Start

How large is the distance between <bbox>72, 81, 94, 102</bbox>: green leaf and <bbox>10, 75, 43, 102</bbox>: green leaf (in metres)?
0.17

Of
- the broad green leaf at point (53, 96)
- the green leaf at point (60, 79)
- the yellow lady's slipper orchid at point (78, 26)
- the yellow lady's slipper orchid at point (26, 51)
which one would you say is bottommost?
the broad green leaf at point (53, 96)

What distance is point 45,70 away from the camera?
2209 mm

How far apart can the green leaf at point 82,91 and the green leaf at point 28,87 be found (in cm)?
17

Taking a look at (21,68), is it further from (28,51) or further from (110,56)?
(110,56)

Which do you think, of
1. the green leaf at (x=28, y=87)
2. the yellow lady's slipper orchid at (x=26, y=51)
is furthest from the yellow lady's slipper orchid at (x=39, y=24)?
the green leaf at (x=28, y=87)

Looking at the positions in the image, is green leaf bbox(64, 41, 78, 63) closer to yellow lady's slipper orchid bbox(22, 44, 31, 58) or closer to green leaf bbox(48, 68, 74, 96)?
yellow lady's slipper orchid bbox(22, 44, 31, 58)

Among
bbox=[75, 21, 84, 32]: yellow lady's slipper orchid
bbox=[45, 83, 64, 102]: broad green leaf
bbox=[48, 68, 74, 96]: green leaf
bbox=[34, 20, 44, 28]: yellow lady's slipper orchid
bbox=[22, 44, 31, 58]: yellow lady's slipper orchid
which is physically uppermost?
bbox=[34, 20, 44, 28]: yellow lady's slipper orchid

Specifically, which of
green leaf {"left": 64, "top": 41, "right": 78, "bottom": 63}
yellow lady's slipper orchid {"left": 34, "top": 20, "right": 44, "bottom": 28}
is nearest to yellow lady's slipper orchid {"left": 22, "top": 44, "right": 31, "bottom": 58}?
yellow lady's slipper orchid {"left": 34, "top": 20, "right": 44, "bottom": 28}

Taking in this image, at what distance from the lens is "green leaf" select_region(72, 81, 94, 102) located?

End

--- TASK OBJECTIVE ---
Reproduce the lines above without any changes, starting with the line that contains "What distance is" and continuing through the last line, with both ends included.

--- TASK RESULT ---
What distance is point 45,70 away from the camera?
2209 mm

How far apart can the green leaf at point 82,91 and the green leaf at point 28,87 be found (in cm)?
17

Taking a look at (21,68), is it further from (28,51) or further from (110,56)?
(110,56)

Which do you think, of
1. the green leaf at (x=28, y=87)
2. the yellow lady's slipper orchid at (x=26, y=51)
is furthest from the yellow lady's slipper orchid at (x=39, y=24)?
the green leaf at (x=28, y=87)

Looking at the positions in the image, is green leaf bbox(64, 41, 78, 63) closer to yellow lady's slipper orchid bbox(22, 44, 31, 58) or closer to green leaf bbox(48, 68, 74, 96)?
yellow lady's slipper orchid bbox(22, 44, 31, 58)

Among
bbox=[75, 21, 84, 32]: yellow lady's slipper orchid
bbox=[45, 83, 64, 102]: broad green leaf
bbox=[48, 68, 74, 96]: green leaf
bbox=[34, 20, 44, 28]: yellow lady's slipper orchid
bbox=[22, 44, 31, 58]: yellow lady's slipper orchid
which is physically uppermost?
bbox=[34, 20, 44, 28]: yellow lady's slipper orchid

Specifically, which of
green leaf {"left": 64, "top": 41, "right": 78, "bottom": 63}
yellow lady's slipper orchid {"left": 34, "top": 20, "right": 44, "bottom": 28}
is nearest to yellow lady's slipper orchid {"left": 22, "top": 44, "right": 31, "bottom": 58}?
yellow lady's slipper orchid {"left": 34, "top": 20, "right": 44, "bottom": 28}

Taking in this image, at what distance from the lens is "green leaf" select_region(72, 81, 94, 102) located?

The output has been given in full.